WORK REQUEST
Repeat exactly the lines that run from the one containing "genus: Odocoileus" to the end of the data, and leave out all others.

SUPPLIED MATERIAL
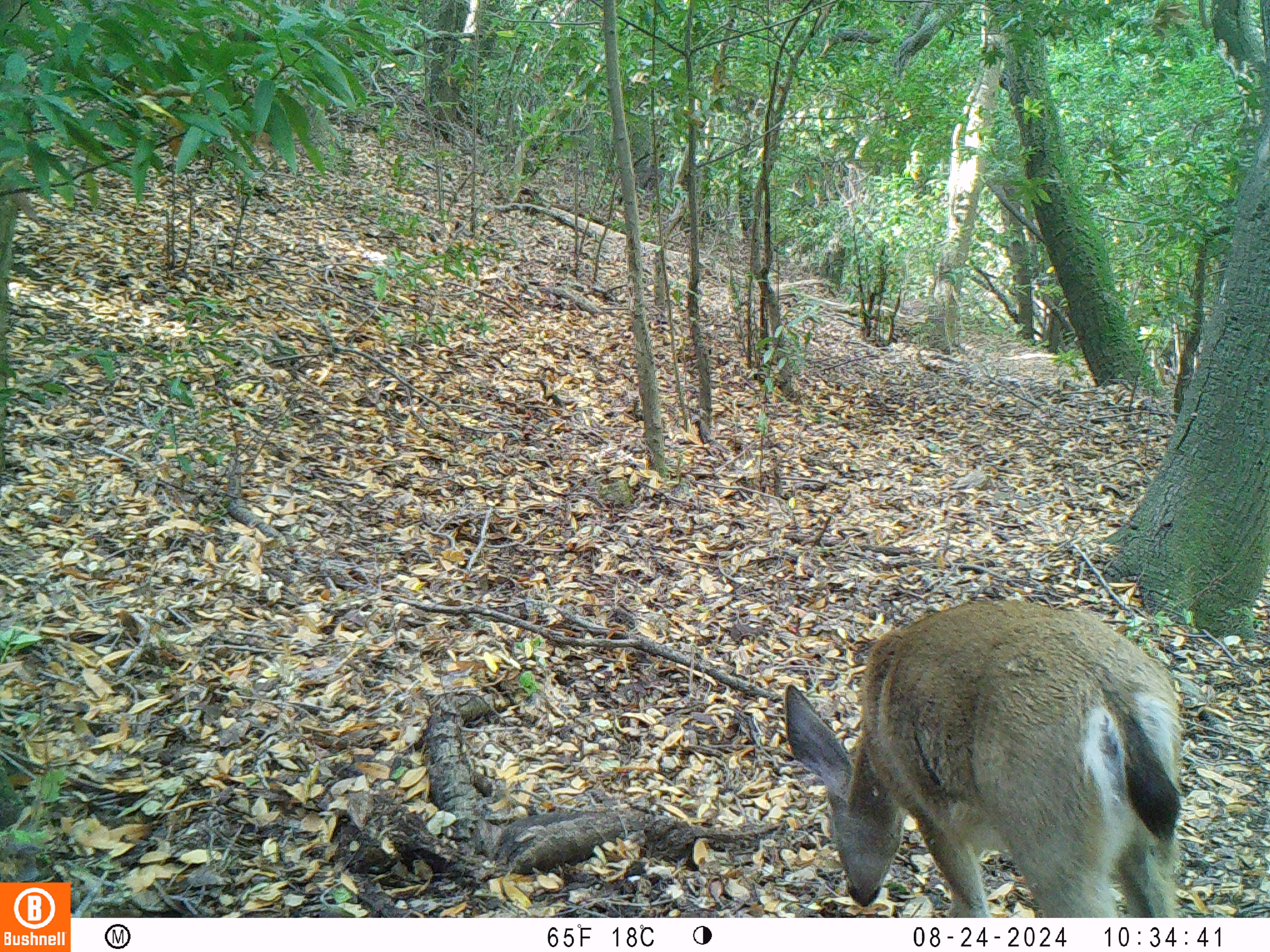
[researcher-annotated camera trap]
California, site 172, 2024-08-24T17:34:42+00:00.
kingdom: Animalia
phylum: Chordata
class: Mammalia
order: Artiodactyla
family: Cervidae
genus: Odocoileus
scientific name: Odocoileus hemionus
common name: mule deer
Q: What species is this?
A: Mule deer (Odocoileus hemionus).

ANSWER BOX
genus: Odocoileus
scientific name: Odocoileus hemionus
common name: mule deer
Q: What species is this?
A: Mule deer (Odocoileus hemionus).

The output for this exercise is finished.